## [TEXT SHOWN]

--------------------

NM RESTART is Enabled – Problem is here
For node_reconnect event, it's removing the old node and adding the newly connected node. RM is also not restarted. I don't think we need to handle the RMNodeReconnectEvent
it's removing the old node and adding the newly connected node. RM is also not restarted.
RMNodeImpl#ReconnectNodeTransition#.transition does not remove old node if any applications are running. In the below code, if noRunningApps is false then Node is not removed. Instead just handling running applications.
public void transition(RMNodeImpl rmNode, RMNodeEvent event) { RMNodeReconnectEvent reconnectEvent = (RMNodeReconnectEvent) event; RMNode newNode = reconnectEvent.getReconnectedNode(); rmNode.nodeManagerVersion = newNode.getNodeManagerVersion(); List<ApplicationId> runningApps = reconnectEvent.getRunningApplications(); boolean noRunningApps = (runningApps == null) || (runningApps.size() == 0); // No application running on the node, so send node-removal event with // cleaning up old container info. if (noRunningApps) { // Remove the node from scheduler // Add node to the scheduler } else { rmNode.httpPort = newNode.getHttpPort(); rmNode.httpAddress = newNode.getHttpAddress(); rmNode.totalCapability = newNode.getTotalCapability(); // Reset heartbeat ID since node just restarted. rmNode.getLastNodeHeartBeatResponse().setResponseId(0); } // Handles running app on this node // resource update to schedule code } }
Thanks rohithsharma for reporting and jianhe for your inputs.
I am also able to reproduce this issue, I see that RM is not getting information about the completed containers after NM restart as part of the nodeheartbeat request and also AM is not informing the RM to release these completed containers. As a result RM is assuming these containers are running and not releasing these completed container resources.
Attached the version-1 patch.
The patch does following
- Added ReconnectedEvent to process NMContainerStatus if applications are running on the node
Kindly review the patch
-1 overall. Here are the results of testing the latest attachment
http://issues.apache.org/jira/secure/attachment/12699148/0001-yarn-3194-v1.patch
against trunk revision 814afa4.
+1 @author. The patch does not contain any @author tags.
+1 tests included. The patch appears to include 2 new or modified test files.
+1 javac. The applied patch does not increase the total number of javac compiler warnings.
+1 javadoc. There were no new javadoc warning messages.
+1 eclipse:eclipse. The patch built with eclipse:eclipse.
-1 findbugs. The patch appears to introduce 5 new Findbugs (version 2.0.3) warnings.
+1 release audit. The applied patch does not increase the total number of release audit warnings.
-1 core tests. The patch failed these unit tests in hadoop-yarn-project/hadoop-yarn/hadoop-yarn-server/hadoop-yarn-server-resourcemanager:
org.apache.hadoop.yarn.server.resourcemanager.recovery.TestFSRMStateStore
Test results: https://builds.apache.org/job/PreCommit-YARN-Build/6647//testReport/
Findbugs warnings: https://builds.apache.org/job/PreCommit-YARN-Build/6647//artifact/patchprocess/newPatchFindbugsWarningshadoop-yarn-server-resourcemanager.html
Console output: https://builds.apache.org/job/PreCommit-YARN-Build/6647//console
This message is automatically generated.

--------------------

## [INPUT MATERIAL]

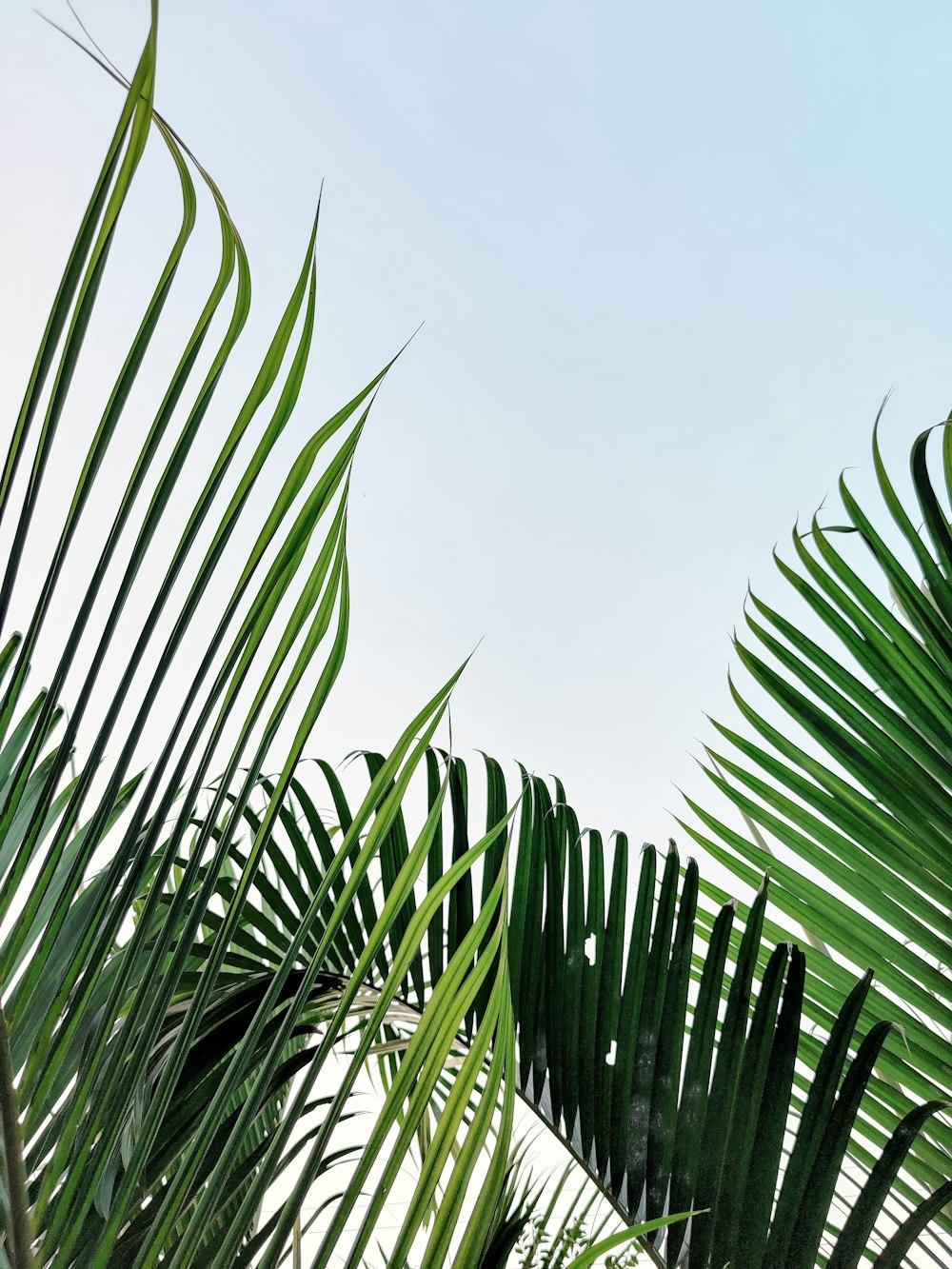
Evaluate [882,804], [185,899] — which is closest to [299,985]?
[185,899]

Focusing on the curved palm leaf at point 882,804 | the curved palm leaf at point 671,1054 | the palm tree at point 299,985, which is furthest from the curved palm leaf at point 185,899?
the curved palm leaf at point 882,804

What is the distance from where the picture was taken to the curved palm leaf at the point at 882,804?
0.55 metres

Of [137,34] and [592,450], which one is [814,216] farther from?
[137,34]

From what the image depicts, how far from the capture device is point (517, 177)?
2.76 meters

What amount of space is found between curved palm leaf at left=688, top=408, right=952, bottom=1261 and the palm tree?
18mm

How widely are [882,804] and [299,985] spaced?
412 mm

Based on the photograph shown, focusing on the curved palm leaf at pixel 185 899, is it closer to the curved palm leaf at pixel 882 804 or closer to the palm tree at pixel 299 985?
the palm tree at pixel 299 985

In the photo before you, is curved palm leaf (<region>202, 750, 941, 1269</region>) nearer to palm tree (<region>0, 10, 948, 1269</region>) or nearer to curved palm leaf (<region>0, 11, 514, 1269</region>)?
palm tree (<region>0, 10, 948, 1269</region>)

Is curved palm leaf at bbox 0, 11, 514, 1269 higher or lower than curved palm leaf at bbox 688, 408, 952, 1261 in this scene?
lower

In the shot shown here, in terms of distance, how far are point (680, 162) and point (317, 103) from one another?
1.13 meters

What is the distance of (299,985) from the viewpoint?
43cm

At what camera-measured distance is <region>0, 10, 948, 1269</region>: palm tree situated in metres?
0.26

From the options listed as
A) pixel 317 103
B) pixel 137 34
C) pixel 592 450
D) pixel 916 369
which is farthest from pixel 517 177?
pixel 916 369

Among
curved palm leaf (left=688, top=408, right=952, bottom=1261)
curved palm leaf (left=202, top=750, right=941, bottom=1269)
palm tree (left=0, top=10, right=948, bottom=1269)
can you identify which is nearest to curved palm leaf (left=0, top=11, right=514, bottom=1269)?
palm tree (left=0, top=10, right=948, bottom=1269)
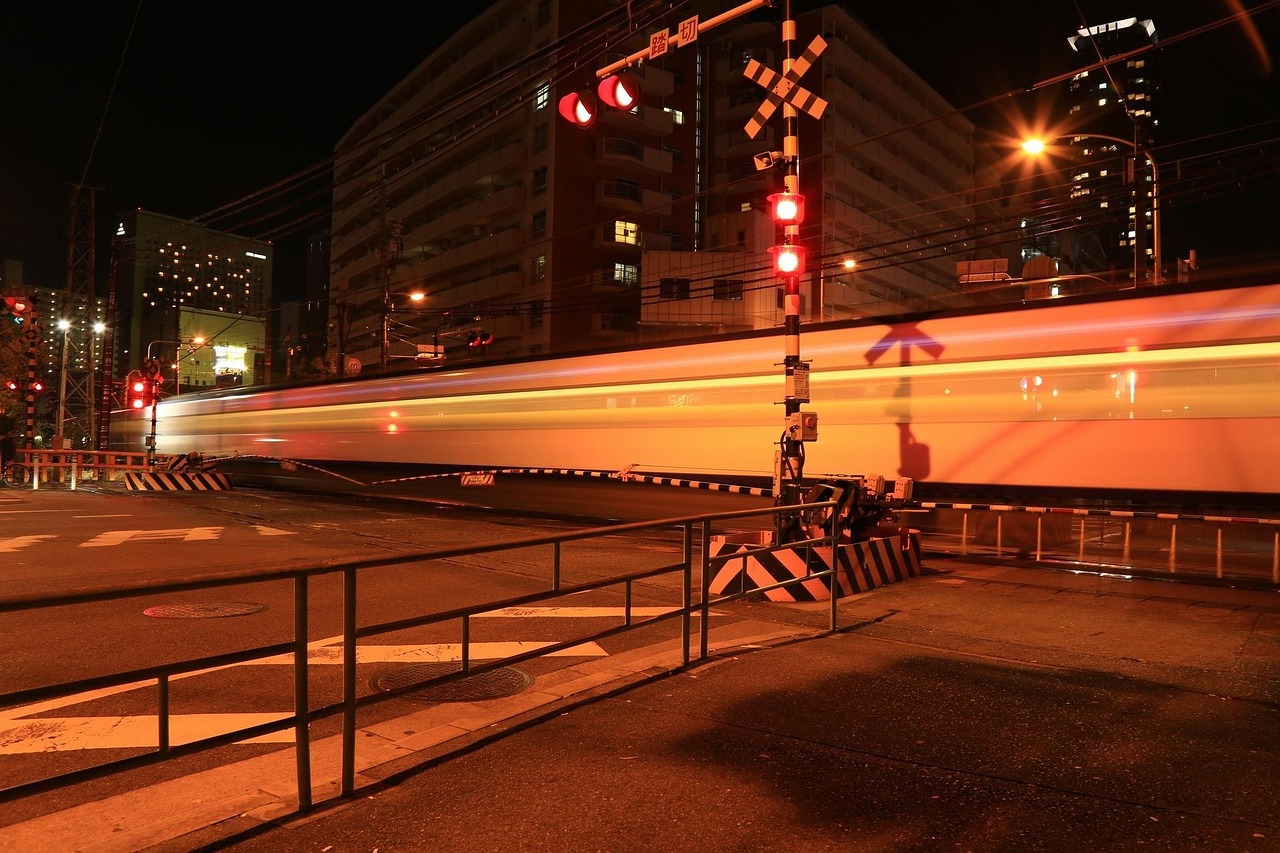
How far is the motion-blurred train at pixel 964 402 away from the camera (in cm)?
1062

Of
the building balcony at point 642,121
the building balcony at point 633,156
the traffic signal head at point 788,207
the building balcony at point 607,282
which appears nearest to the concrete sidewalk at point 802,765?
the traffic signal head at point 788,207

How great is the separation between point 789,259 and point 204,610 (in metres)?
7.27

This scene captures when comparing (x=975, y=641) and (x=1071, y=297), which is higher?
(x=1071, y=297)

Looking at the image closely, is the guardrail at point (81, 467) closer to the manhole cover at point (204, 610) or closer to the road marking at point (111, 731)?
the manhole cover at point (204, 610)

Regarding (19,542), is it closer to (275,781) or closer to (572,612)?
(572,612)

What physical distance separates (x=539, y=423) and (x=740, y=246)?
33.4m

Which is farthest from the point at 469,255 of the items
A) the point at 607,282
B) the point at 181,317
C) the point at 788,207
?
the point at 788,207

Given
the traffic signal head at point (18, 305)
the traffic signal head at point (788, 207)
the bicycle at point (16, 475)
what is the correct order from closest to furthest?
the traffic signal head at point (788, 207), the traffic signal head at point (18, 305), the bicycle at point (16, 475)

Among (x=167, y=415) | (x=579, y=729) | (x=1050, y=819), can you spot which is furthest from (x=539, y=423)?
(x=167, y=415)

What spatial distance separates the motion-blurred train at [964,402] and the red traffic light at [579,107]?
4420 millimetres

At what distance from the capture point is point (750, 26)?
2163 inches

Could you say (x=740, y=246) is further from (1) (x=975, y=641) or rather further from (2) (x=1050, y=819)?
(2) (x=1050, y=819)

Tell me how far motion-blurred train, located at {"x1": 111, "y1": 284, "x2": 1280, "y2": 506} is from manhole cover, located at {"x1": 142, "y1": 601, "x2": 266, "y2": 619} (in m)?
6.37

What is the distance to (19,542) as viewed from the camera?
12977mm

--------------------

## [WORK INSTRUCTIONS]
1. Say whether each statement agrees with the thread about NM restart, answering yes or no and quoting the deciding words of the thread: (a) the version-1 patch added a ReconnectedEvent to process NMContainerStatus when applications are running on the node; (b) the automated test report gave the patch an overall +1; (c) the findbugs check found 3 new warnings.
2. Please gather every line of the listing that holds the word "signal".
The thread and the listing come from different sources.

## [RESULTS OF THE EXERCISE]
1.
(a) Yes: "Added ReconnectedEvent to process NMContainerStatus if applications are running on the node"
(b) No: "-1 overall."
(c) No: "The patch appears to introduce 5 new Findbugs (version 2.0.3) warnings."

2.
the traffic signal head at point 788,207
the traffic signal head at point 788,207
the traffic signal head at point (18, 305)
the traffic signal head at point (788, 207)
the traffic signal head at point (788, 207), the traffic signal head at point (18, 305), the bicycle at point (16, 475)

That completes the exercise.